> [Task details]:
Repeat exactly, and only, the lines below starting at the line that contains "order: Carnivora" and ending at the line that contains "category: gazellethomsons", inclusive of both.

> [Data section]:
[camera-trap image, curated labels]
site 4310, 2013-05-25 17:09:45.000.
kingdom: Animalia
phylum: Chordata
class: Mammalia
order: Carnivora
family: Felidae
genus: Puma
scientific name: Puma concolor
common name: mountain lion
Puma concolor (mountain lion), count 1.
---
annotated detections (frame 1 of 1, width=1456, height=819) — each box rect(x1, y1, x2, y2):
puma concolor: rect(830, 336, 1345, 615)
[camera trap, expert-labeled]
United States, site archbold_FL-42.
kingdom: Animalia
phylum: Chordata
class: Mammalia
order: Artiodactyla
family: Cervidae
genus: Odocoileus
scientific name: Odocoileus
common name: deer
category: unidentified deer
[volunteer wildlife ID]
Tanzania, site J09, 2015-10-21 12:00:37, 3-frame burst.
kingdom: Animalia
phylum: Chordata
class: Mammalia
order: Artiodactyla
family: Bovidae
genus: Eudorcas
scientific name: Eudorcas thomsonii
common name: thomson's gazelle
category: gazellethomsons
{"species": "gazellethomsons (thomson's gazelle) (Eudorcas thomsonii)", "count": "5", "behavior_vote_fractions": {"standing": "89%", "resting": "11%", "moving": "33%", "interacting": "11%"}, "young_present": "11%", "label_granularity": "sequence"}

> [Answer to this task]:
order: Carnivora
family: Felidae
genus: Puma
scientific name: Puma concolor
common name: mountain lion
Puma concolor (mountain lion), count 1.
---
annotated detections (frame 1 of 1, width=1456, height=819) — each box rect(x1, y1, x2, y2):
puma concolor: rect(830, 336, 1345, 615)
[camera trap, expert-labeled]
United States, site archbold_FL-42.
kingdom: Animalia
phylum: Chordata
class: Mammalia
order: Artiodactyla
family: Cervidae
genus: Odocoileus
scientific name: Odocoileus
common name: deer
category: unidentified deer
[volunteer wildlife ID]
Tanzania, site J09, 2015-10-21 12:00:37, 3-frame burst.
kingdom: Animalia
phylum: Chordata
class: Mammalia
order: Artiodactyla
family: Bovidae
genus: Eudorcas
scientific name: Eudorcas thomsonii
common name: thomson's gazelle
category: gazellethomsons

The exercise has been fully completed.